Copy the data below word for word, starting at the line containing "How large a distance" and ending after the line containing "193 centimetres", and leave the pictures out.

▼

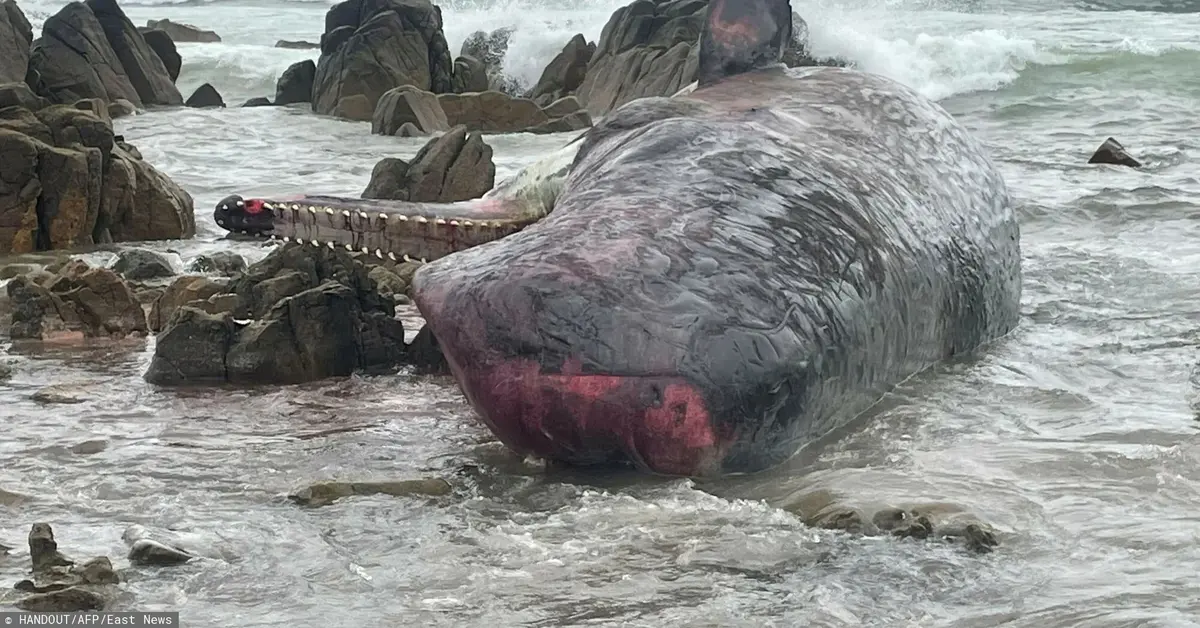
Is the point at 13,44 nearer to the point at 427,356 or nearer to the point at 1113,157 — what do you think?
the point at 1113,157

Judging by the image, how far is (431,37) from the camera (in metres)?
24.8

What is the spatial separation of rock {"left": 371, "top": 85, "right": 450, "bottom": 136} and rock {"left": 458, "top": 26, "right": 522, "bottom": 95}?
1019cm

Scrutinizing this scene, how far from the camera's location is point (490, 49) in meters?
31.5

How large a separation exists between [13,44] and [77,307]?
1510cm

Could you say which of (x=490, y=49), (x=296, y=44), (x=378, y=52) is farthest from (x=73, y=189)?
(x=296, y=44)

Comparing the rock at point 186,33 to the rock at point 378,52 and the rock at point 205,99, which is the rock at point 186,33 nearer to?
the rock at point 378,52

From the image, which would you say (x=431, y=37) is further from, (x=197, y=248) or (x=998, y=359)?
(x=998, y=359)

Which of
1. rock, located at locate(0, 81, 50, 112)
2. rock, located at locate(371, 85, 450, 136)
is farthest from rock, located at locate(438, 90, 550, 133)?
rock, located at locate(0, 81, 50, 112)

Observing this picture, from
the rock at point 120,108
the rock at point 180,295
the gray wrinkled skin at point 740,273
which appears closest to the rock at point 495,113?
the rock at point 120,108

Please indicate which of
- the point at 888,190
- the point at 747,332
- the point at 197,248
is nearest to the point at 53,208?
the point at 197,248

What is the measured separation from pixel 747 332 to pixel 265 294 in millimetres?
2732

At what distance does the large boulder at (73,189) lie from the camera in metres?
9.76

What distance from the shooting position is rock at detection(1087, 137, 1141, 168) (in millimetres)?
13523

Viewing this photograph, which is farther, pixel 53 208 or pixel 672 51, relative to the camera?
pixel 672 51
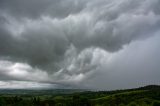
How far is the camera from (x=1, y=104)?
174125 mm

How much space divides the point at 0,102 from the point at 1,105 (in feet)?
18.1

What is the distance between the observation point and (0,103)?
175 meters

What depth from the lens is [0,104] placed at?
17288cm

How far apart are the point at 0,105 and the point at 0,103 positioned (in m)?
3.75

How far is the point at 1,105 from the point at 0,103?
2730 mm

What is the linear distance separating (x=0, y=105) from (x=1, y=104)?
301 centimetres

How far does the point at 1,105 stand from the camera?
172500mm

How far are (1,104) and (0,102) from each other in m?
3.79

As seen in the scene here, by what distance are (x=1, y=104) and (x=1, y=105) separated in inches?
Result: 68.8

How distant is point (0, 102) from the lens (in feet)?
582

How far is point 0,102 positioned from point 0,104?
4.76 meters

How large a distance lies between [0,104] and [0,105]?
6.14 ft
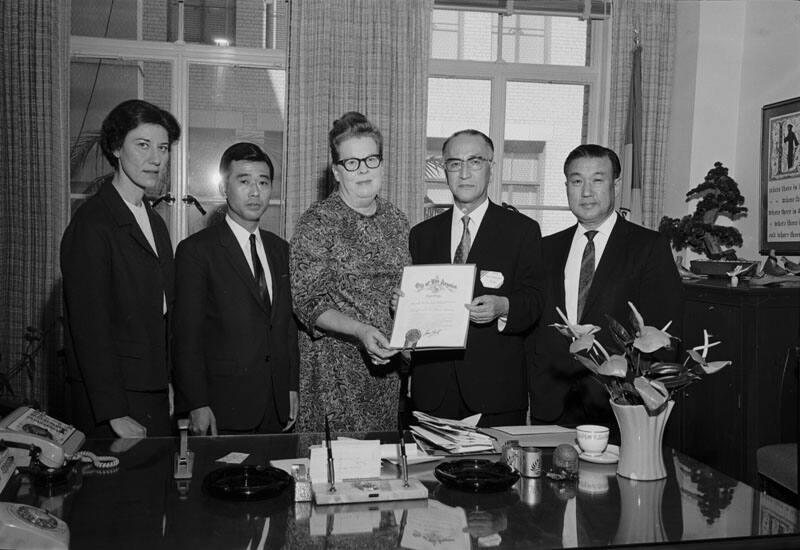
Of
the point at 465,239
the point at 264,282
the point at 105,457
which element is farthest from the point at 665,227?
the point at 105,457

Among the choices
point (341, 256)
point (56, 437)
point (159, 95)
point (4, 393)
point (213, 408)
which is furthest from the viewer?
point (159, 95)

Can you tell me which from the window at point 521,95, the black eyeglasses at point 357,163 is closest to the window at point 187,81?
the window at point 521,95

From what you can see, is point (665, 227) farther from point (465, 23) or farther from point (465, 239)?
point (465, 239)

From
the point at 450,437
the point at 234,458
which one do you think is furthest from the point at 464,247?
the point at 234,458

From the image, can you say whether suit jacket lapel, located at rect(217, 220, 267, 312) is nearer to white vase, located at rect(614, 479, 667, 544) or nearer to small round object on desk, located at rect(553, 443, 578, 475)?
small round object on desk, located at rect(553, 443, 578, 475)

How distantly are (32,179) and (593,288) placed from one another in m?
3.85

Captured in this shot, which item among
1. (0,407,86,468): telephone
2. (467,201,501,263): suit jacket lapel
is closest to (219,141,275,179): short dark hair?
(467,201,501,263): suit jacket lapel

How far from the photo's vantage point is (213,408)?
115 inches

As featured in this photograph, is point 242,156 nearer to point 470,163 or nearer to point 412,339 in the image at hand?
point 470,163

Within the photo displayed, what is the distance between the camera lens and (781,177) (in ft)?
15.4

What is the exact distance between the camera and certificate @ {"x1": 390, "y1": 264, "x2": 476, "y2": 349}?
250cm

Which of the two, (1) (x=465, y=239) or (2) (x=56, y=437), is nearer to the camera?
(2) (x=56, y=437)

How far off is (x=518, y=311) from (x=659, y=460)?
0.90 m

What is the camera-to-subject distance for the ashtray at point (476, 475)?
193 centimetres
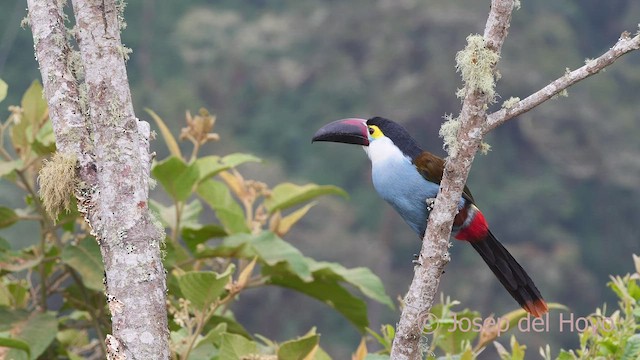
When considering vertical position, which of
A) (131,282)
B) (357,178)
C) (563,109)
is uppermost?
(563,109)

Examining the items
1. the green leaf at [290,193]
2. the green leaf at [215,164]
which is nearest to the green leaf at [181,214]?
the green leaf at [215,164]

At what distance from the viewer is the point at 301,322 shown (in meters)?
16.9

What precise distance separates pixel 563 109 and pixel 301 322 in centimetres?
625

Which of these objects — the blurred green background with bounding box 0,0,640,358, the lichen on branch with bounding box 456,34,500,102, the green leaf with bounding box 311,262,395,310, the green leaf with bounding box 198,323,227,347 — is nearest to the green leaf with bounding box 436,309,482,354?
the green leaf with bounding box 311,262,395,310

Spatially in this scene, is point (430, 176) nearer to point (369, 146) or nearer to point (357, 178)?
point (369, 146)

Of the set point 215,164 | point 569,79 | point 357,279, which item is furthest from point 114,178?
point 357,279

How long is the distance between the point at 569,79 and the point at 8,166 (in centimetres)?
152

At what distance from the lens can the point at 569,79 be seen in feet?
5.81

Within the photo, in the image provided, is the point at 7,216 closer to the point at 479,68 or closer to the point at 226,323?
the point at 226,323

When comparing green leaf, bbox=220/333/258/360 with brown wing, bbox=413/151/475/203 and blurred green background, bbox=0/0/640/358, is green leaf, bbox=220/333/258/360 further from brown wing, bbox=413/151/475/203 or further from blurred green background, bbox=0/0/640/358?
blurred green background, bbox=0/0/640/358

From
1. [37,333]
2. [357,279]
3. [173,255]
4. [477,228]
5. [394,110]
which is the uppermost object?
[394,110]

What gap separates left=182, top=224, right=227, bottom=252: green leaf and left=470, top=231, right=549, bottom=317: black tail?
28.6 inches

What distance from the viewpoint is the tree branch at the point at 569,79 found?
174 centimetres

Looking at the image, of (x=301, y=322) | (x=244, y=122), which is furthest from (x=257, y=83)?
(x=301, y=322)
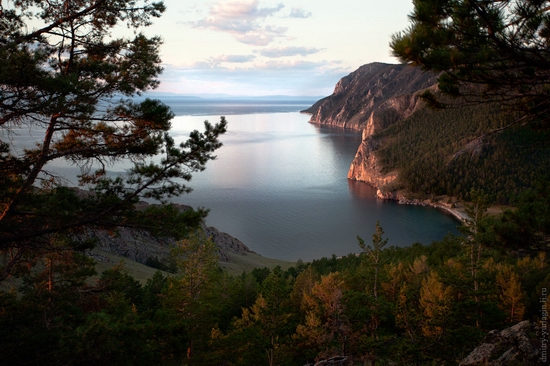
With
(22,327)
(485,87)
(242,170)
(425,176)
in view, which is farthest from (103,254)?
(425,176)

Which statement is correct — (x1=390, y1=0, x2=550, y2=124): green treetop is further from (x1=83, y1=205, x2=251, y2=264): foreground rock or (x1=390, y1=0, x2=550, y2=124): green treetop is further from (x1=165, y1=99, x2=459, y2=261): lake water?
(x1=165, y1=99, x2=459, y2=261): lake water

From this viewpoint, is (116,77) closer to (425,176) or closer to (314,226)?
(314,226)

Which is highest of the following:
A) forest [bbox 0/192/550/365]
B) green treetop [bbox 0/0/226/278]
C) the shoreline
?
green treetop [bbox 0/0/226/278]

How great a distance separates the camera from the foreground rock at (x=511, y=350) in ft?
24.6

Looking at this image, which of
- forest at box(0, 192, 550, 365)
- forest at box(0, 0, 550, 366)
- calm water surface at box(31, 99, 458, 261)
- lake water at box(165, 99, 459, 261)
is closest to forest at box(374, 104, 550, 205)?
lake water at box(165, 99, 459, 261)

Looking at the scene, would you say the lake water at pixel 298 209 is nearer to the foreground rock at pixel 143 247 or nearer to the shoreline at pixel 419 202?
the shoreline at pixel 419 202

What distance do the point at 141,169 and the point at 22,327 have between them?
4791 millimetres

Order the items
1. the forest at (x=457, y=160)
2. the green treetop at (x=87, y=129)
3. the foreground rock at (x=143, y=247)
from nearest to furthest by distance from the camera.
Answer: the green treetop at (x=87, y=129) < the foreground rock at (x=143, y=247) < the forest at (x=457, y=160)

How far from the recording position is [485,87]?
5848 millimetres

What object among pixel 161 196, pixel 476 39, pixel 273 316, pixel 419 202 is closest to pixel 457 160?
pixel 419 202

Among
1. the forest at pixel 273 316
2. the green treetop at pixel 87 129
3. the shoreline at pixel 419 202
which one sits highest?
the green treetop at pixel 87 129

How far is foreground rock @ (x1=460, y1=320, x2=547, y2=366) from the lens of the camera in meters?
7.50

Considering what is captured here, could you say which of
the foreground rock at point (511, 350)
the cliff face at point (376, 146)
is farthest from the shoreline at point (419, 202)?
the foreground rock at point (511, 350)

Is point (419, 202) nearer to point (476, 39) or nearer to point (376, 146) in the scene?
point (376, 146)
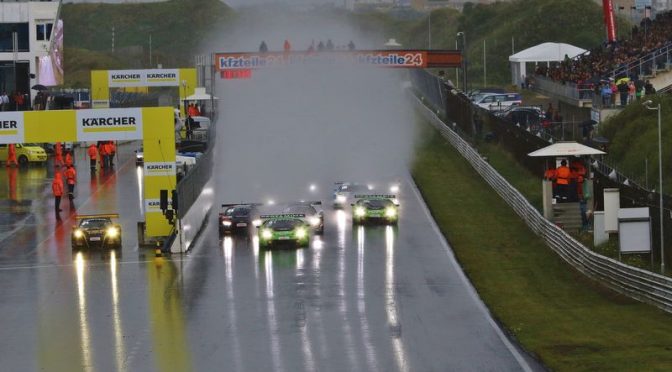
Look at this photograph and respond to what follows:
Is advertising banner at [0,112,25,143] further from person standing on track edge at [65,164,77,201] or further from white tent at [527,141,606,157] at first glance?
white tent at [527,141,606,157]

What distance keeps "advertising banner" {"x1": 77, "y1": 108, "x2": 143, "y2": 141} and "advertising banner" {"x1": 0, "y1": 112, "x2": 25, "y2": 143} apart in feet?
6.45

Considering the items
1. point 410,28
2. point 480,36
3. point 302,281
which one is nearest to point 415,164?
point 302,281

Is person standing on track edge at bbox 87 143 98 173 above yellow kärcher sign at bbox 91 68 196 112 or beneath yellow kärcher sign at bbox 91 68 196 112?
beneath

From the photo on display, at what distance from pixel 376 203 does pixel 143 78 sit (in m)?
45.7

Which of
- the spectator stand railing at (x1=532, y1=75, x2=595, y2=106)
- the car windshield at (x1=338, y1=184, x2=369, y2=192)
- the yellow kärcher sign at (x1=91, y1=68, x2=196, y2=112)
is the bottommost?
the car windshield at (x1=338, y1=184, x2=369, y2=192)

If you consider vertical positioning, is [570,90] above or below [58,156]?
above

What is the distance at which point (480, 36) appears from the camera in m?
152

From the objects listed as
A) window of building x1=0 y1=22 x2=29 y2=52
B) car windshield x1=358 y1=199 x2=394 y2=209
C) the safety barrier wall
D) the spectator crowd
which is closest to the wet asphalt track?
the safety barrier wall

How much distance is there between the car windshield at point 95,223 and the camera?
50375mm

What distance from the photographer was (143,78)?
97.3 metres

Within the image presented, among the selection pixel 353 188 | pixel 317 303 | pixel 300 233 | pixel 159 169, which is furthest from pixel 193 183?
pixel 317 303

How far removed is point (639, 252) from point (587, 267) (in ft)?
14.7

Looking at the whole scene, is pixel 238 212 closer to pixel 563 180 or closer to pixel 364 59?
pixel 563 180

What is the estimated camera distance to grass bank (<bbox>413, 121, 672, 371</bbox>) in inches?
1172
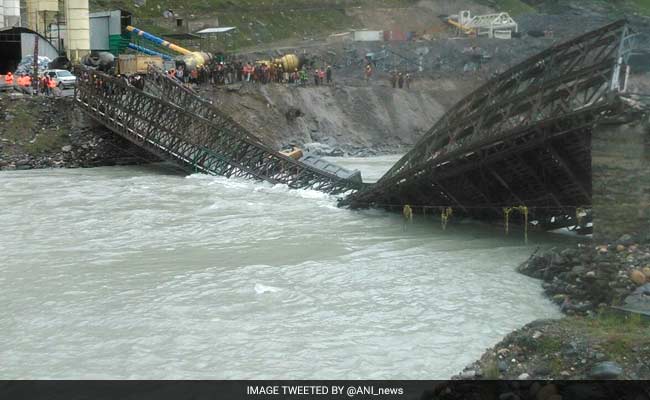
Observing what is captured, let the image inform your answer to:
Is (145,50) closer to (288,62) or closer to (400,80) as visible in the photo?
(288,62)

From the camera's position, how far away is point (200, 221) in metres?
24.3

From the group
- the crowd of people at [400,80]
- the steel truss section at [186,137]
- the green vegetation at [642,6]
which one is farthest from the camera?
the crowd of people at [400,80]

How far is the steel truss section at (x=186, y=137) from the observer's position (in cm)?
3081

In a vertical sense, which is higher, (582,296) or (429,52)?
(429,52)

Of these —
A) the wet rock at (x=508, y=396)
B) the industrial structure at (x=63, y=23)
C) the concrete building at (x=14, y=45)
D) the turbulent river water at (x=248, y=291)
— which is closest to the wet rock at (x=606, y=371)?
the wet rock at (x=508, y=396)

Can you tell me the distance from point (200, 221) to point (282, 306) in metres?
9.85

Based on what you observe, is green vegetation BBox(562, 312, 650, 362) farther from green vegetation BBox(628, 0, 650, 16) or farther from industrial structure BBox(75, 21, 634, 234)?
green vegetation BBox(628, 0, 650, 16)

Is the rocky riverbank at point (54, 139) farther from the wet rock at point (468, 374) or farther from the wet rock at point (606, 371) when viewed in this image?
the wet rock at point (606, 371)

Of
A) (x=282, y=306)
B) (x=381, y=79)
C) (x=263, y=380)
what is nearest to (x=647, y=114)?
(x=282, y=306)

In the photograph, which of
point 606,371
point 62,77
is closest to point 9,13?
point 62,77

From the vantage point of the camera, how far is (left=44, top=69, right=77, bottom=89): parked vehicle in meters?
42.1

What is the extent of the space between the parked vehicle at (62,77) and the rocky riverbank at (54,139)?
4.32 m

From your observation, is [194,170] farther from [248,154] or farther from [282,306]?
[282,306]

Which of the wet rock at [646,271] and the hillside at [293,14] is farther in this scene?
the hillside at [293,14]
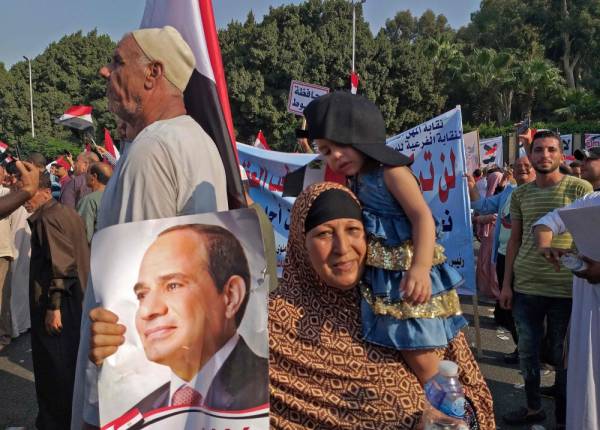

▲

▸ Problem solution
How large a distance lies between [0,104] and [0,105]?
6.14 ft
Of
the point at 465,239
the point at 264,282
the point at 105,457
which element is farthest from the point at 665,227?
the point at 105,457

Among the choices
point (341, 256)
point (56, 437)
point (159, 95)
point (4, 393)
point (213, 408)
which is furthest from the viewer?
point (159, 95)

Can you tell me which from the window at point 521,95, the black eyeglasses at point 357,163 is closest to the window at point 187,81?
the window at point 521,95

From what you can see, is point (665, 227) farther from point (465, 23) or farther from point (465, 239)?
point (465, 239)

From
the point at 450,437
the point at 234,458
which one do you think is furthest from the point at 464,247?
the point at 234,458

From the image, can you say whether suit jacket lapel, located at rect(217, 220, 267, 312) is nearer to white vase, located at rect(614, 479, 667, 544) or nearer to small round object on desk, located at rect(553, 443, 578, 475)?
small round object on desk, located at rect(553, 443, 578, 475)

How distantly are (32,179) and (593,288) placed from one another in m?
3.85

Captured in this shot, which item among
1. (0,407,86,468): telephone
2. (467,201,501,263): suit jacket lapel
is closest to (219,141,275,179): short dark hair?
(467,201,501,263): suit jacket lapel

How far from the photo's vantage point is (213,408)?
115 inches

As featured in this photograph, is point 242,156 nearer to point 470,163 or nearer to point 412,339 in the image at hand?
point 470,163

Within the photo displayed, what is the distance between the camera lens and (781,177) (in ft)?
15.4

What is the exact distance between the camera and certificate @ {"x1": 390, "y1": 264, "x2": 476, "y2": 349}?
250cm

Which of the two, (1) (x=465, y=239) or (2) (x=56, y=437), is nearer to the camera?
(2) (x=56, y=437)

How far off is (x=518, y=311) from (x=659, y=460)?
0.90 m

What is the camera-to-subject distance for the ashtray at point (476, 475)?
193 centimetres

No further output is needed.